*Supplied records*:
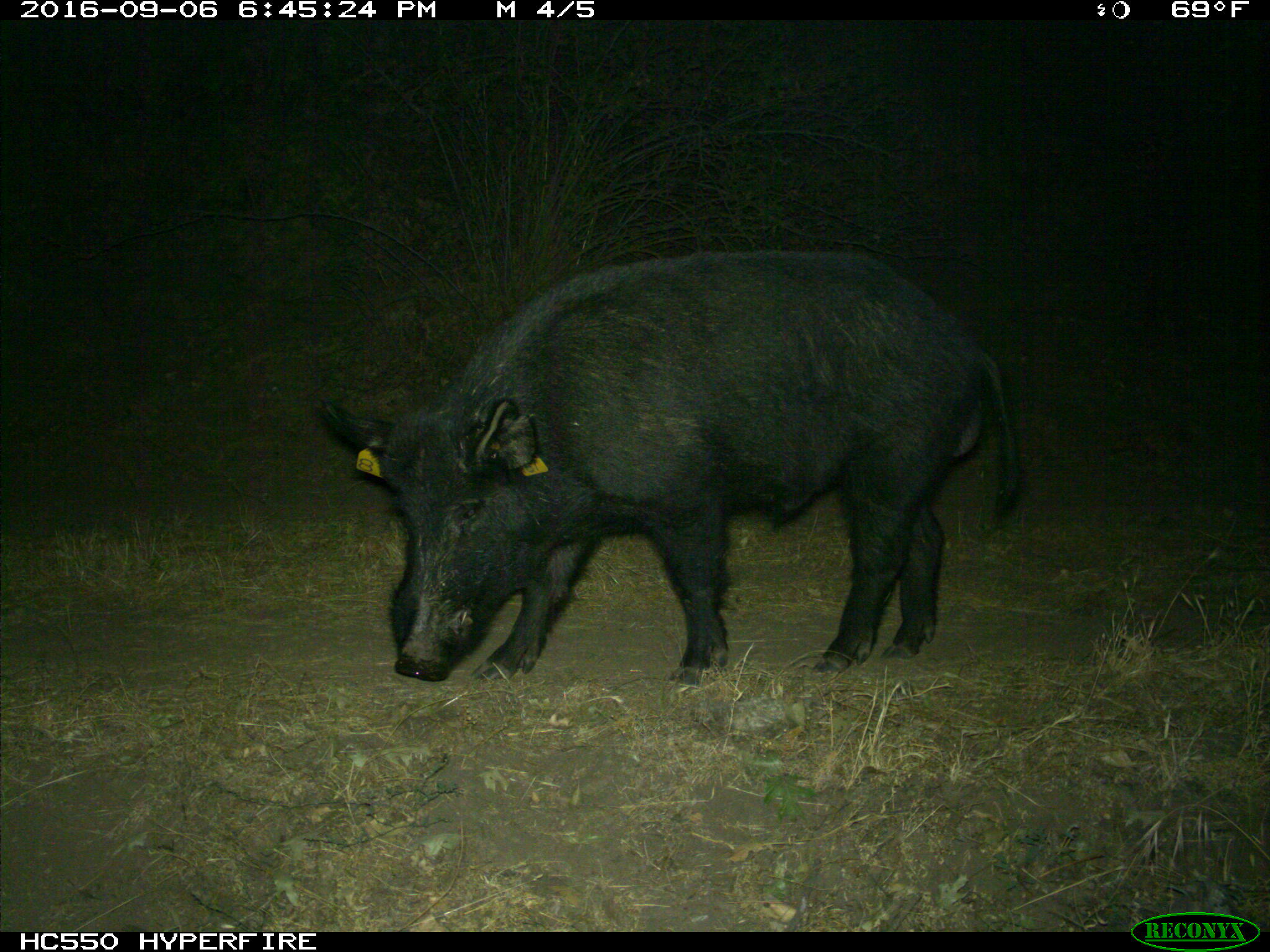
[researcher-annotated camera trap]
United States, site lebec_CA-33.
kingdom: Animalia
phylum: Chordata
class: Mammalia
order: Artiodactyla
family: Suidae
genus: Sus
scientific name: Sus scrofa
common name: wild boar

*Work instructions*:
Every line in the records is to be retyped exactly as it stands; the pictures stay out.

*Problem solution*:
[researcher-annotated camera trap]
United States, site lebec_CA-33.
kingdom: Animalia
phylum: Chordata
class: Mammalia
order: Artiodactyla
family: Suidae
genus: Sus
scientific name: Sus scrofa
common name: wild boar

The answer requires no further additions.